Praktik prostitusi tidak akan punah ketika satu salurannya hanya disumbat. Apalagi jika masalah di hulu tidak dijadikan perhatian. Indonesia bisa belajar dari negara-negara Skandinavia yang berhasil mengatasi prostitusi secara efektif, salah satunya Swedia. Melalui Undang-Undang Prostitusi Swedia (Sex Purchase Act/Sexkopslagen) yang diperkenalkan sejak 1 Januari 1999, Pemerintah Swedia memulai penutupan lokalisasi dengan mengkriminalisasi atau memberikan sanksi hukuman yang berat kepada para pembeli atau konsumen jasa prostitusi. Sedangkan Pedila ditempatkan sebagai korban yang harus diupayakan untuk keluar dari dunia prostitusi melalui berbagai program pemulihan dan pemberdayaan. Gagasan kriminalisasi bagi pembeli atau konsumen jasa prostitusi mendesak untuk dilakukan dalam upaya memutus mata rantai prostitusi. Bila dibandingkan dengan para Pedila yang berada pada situasi tidak punya pilihan, maka para laki-laki konsumen jasa prostitusi mempunyai pilihan untuk memutuskan bahwa dengan membeli jasa Pedila, berarti dikenai sanksi hukum dan sosial yang dapat menghancurkan atau mengancam reputasi dan status sosial mereka sendiri, atau membuat keputusan lain yaitu tidak membeli jasa prostitusi. Untuk itu selama satu dekade (10 tahun), Pemerintah Swedia melancarkan program pendidikan untuk para laki-laki, paralel dengan program dukungan dan pelayanan untuk para Pedila sebagai korban, serta mengenakan sanksi tegas terhadap pembeli atau konsumen jasa prostitusi dan pelaku kekerasan dengan melakukan penangkapan besar-besaran.3 Berdasarkan laporan resmi pemerintah dalam Skarhed Report yang dirilis pada tahun 2010, undang-undang tersebut telah mengurangi aktifitas prostitusi serta menurunkan jumlah pelanggan sampai lebih dari 40%. Terbukti bahwa menurunkan “permintaan/demand” akan jasa prostitusi dengan menuntut pertanggungjawaban pembeli atau konsumen merupakan solusi yang efektif.
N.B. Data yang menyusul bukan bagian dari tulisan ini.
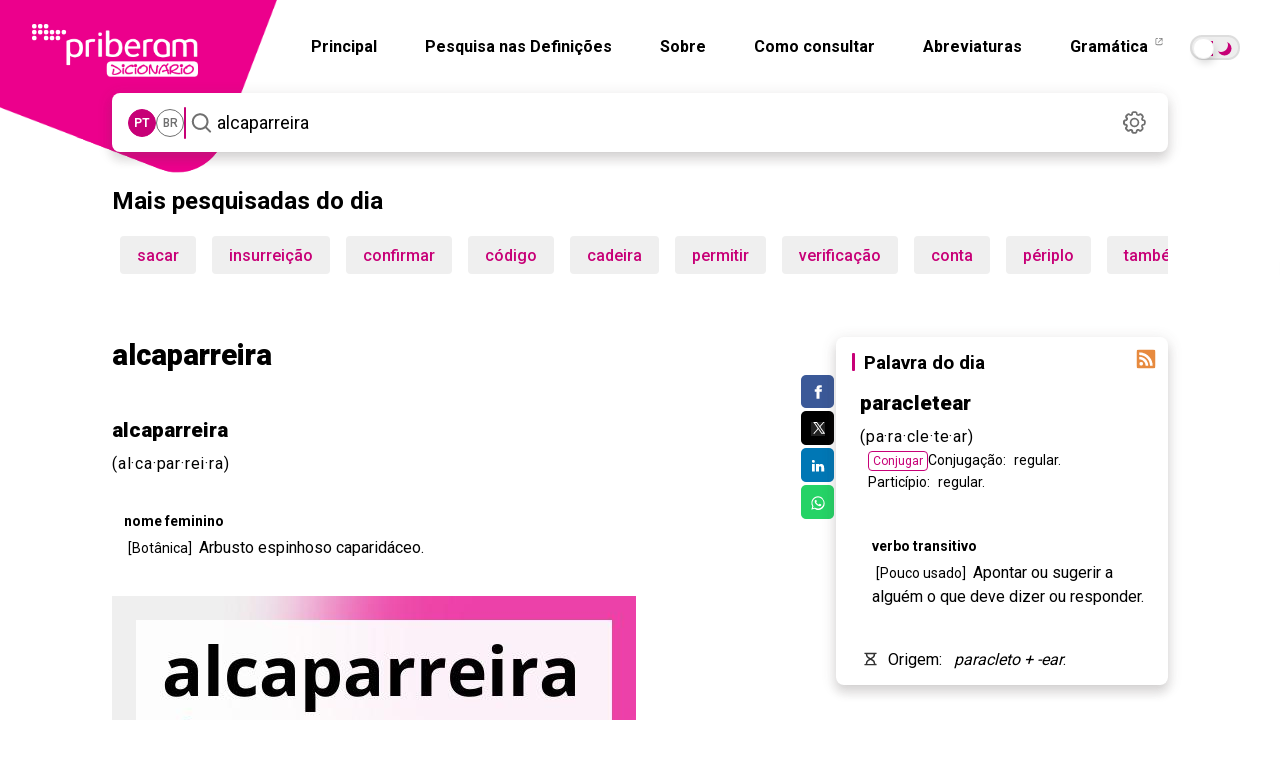

--- FILE ---
content_type: text/html; charset=utf-8
request_url: https://dicionario.priberam.org/async/Relacionadas.aspx?pal=alcaparreira&palID=14656
body_size: -17
content:
<div class="pb-relacionadas-results"><div class="pb-relacionadas-words-list"><a href="/gin%C3%B3foro">ginóforo</a><a href="/alcaparreira-cheirosa">alcaparreira-cheirosa</a></div></div>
 Strategi yang Ditawarkan Belajar dari Pemerintah Swedia yang mengembangkan respon peraturan berseberangan dengan ideologi patriarki yang dominan, maka penutupan lokalisasi tidak mungkin dilakukan secara instan dengan hanya memberi pesangon kepada para Pedila dan mengabaikan berbagai persoalan kompleks di balik industri prostitusi.

Berikut adalah berbagai langkah penting yang direkomendasikan oleh Lembaga Bantuan Hukum Asosiasi Perempuan Indonesia untuk Keadilan (LBH APIK) Semarang, antara lain:
 1. Edukasi seksualitas bagi seluruh lapisan masyarakat untuk menumbuhkan rasa penghormatan terhadap perempuan dan tubuh perempuan, sehingga perempuan dipandang sebagai subyek, bukan lagi obyek yang menjadi sasaran kekerasan dan eksploitasi.
 2. Menyiapkan langkah-langkah hukum untuk memberi sanksi yang tegas bagi pembeli atau konsumen jasa prostitusi.
 3. Melaksanakan reintegrasi sosial melalui program pemberdayaan agar dapat membantu kelanjutan hidup Pedila, termasuk juga menyiapkan masyarakat untuk menerima mantan Pedila tanpa penghakiman moral dan stigma.
 4. Melakukan pemulihan psikososial dan medis bagi Pedila.
5. Memfasilitasi organisasi Pedila yang berusaha untuk melakukan pemberdayaan ekonomi dan psikososial kepada para Pedila.